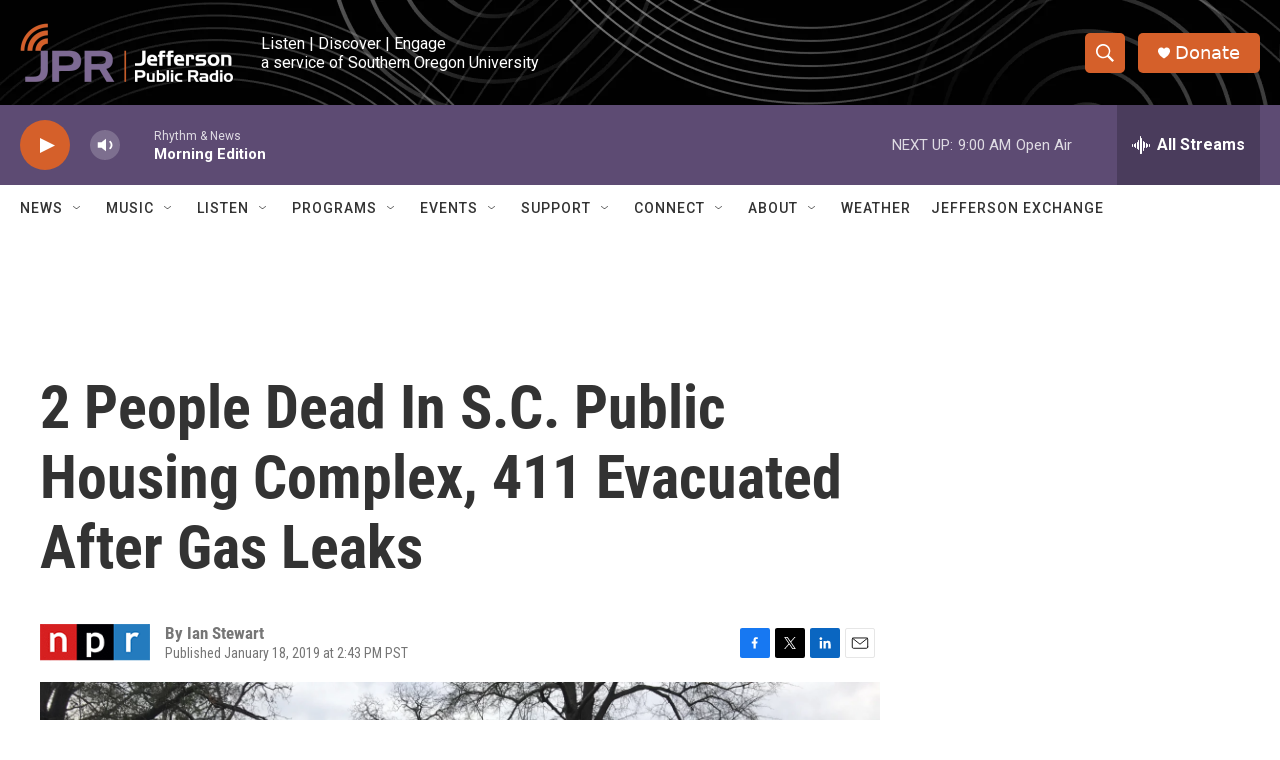

--- FILE ---
content_type: text/html; charset=utf-8
request_url: https://www.google.com/recaptcha/api2/aframe
body_size: 265
content:
<!DOCTYPE HTML><html><head><meta http-equiv="content-type" content="text/html; charset=UTF-8"></head><body><script nonce="trHAJ09_xVHpr7_GAl3Uiw">/** Anti-fraud and anti-abuse applications only. See google.com/recaptcha */ try{var clients={'sodar':'https://pagead2.googlesyndication.com/pagead/sodar?'};window.addEventListener("message",function(a){try{if(a.source===window.parent){var b=JSON.parse(a.data);var c=clients[b['id']];if(c){var d=document.createElement('img');d.src=c+b['params']+'&rc='+(localStorage.getItem("rc::a")?sessionStorage.getItem("rc::b"):"");window.document.body.appendChild(d);sessionStorage.setItem("rc::e",parseInt(sessionStorage.getItem("rc::e")||0)+1);localStorage.setItem("rc::h",'1769092810274');}}}catch(b){}});window.parent.postMessage("_grecaptcha_ready", "*");}catch(b){}</script></body></html>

-=-=-

**WORK ITEM:**
Reproduce the listing exactly, minus its pictures.

**ANSWER TO THIS EXERCISE:**
--- FILE ---
content_type: text/html; charset=utf-8
request_url: https://www.google.com/recaptcha/api2/aframe
body_size: 265
content:
<!DOCTYPE HTML><html><head><meta http-equiv="content-type" content="text/html; charset=UTF-8"></head><body><script nonce="trHAJ09_xVHpr7_GAl3Uiw">/** Anti-fraud and anti-abuse applications only. See google.com/recaptcha */ try{var clients={'sodar':'https://pagead2.googlesyndication.com/pagead/sodar?'};window.addEventListener("message",function(a){try{if(a.source===window.parent){var b=JSON.parse(a.data);var c=clients[b['id']];if(c){var d=document.createElement('img');d.src=c+b['params']+'&rc='+(localStorage.getItem("rc::a")?sessionStorage.getItem("rc::b"):"");window.document.body.appendChild(d);sessionStorage.setItem("rc::e",parseInt(sessionStorage.getItem("rc::e")||0)+1);localStorage.setItem("rc::h",'1769092810274');}}}catch(b){}});window.parent.postMessage("_grecaptcha_ready", "*");}catch(b){}</script></body></html>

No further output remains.